He's a former butcher who confessed to killing 8-year-old Leiby Kletzky and cutting up the boy's body. Now, Levi Aron awaits arraignment on a murder charge while detectives in two different cities try to find out why he carried out this crime, and if he is behind any others.

Investigators took DNA samples from Aron, 35, Thursday morning to compare them with genetic prints left behind at various other crime scenes, with the focus on unsolved crimes against children.

Police Commissioner Raymond Kelly also revealed Thursday, that there were a number of scratches on Aron's arms and wrists when he was placed into custody, suggesting his 8-year-old victim put up a fight before he met his fate.

"Based on marks on the defendant, it appears that there was some sort of struggle," Kelly said at the late morning press conference.

Essentially, police have two reasons to suspect that Aron is a serial killer. One, the precision with which he tried to cover up the murder. When cops raided his home Wednesday and asked Aron where the boy was, he gestured to his otherwise empty refrigerator, which had three bloody knives and a cutting board inside. They found the little boy's severed feet in separate Ziploc bags in the freezer.

Detectives say the man who most people describe as a quiet loner had also packed other parts of the boy's body into sealed plastic bags that he put into a red suitcase which he then put in a dumpster two miles away. All are signs, police say, of careful planning by a killer to cover his tracks.

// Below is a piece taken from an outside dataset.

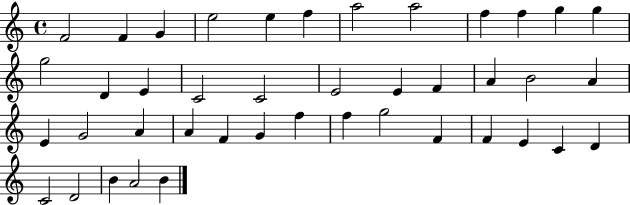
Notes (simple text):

Another reason detectives are investigating whether or not Aron carried out this sort of crime before is the abrupt change in his life six years ago. That's when he left his lifelong home in Brooklyn for Memphis, Tennessee after marrying a woman from there whom he'd met online.

He stayed for two years, working as a kosher butcher in a supermarket for a time and as a security guard. He remained married for only a year, and his wife ended up filing an order of protection against him. Chip Washington, a spokesman for the sheriff's office of the county in which Memphis is located, Shelby County, wrote in an email to The Commercial Appeal newspaper of Memphis, "According to our records, he appeared in court where the charges were dismissed so there is NO mug shot available. This is the ONLY record we have of him."

Not much else is known about Levi Aron's life in Memphis. Investigators from both the NYPD and Shelby County Sheriff's Office search for more details now.

Kelly confirmed that his detectives are looking into the possibility that Aron is a serial killer. However, Kelly said, "there's no reason to believe that at this time."

Kelly said that his investigators have been in contact with a variety of law enforcement agencies that Aron may have come into contact with, but there was no indication of significant foul play on Aron's part. "They don't have any record of him... no strange, unusual or illegal activities. We don't have any record of that at this time."

Another place detectives are searching is Aron's home, a third floor attic apartment in the Kensington neighborhood of Brooklyn. There were three computers in the house," Commissioner Kelly said. "That information is going to be gone through."

Back in Borough Park, Brooklyn, one of Aron's neighbors told police that he had tried to get her son into his car months ago, but she assumed Aron was trying to be helpful.

Commissioner Kelly said that even he was emotionally affected by this case, despite handling and overseeing decades of hard cases. "In this business you see a lot of violence," the commissioner said, regarding the thousands of cases he's dealt with. "There's usually some twisted logic [involved]. Here, it defies all logic. That's what's so terribly disturbing about this case."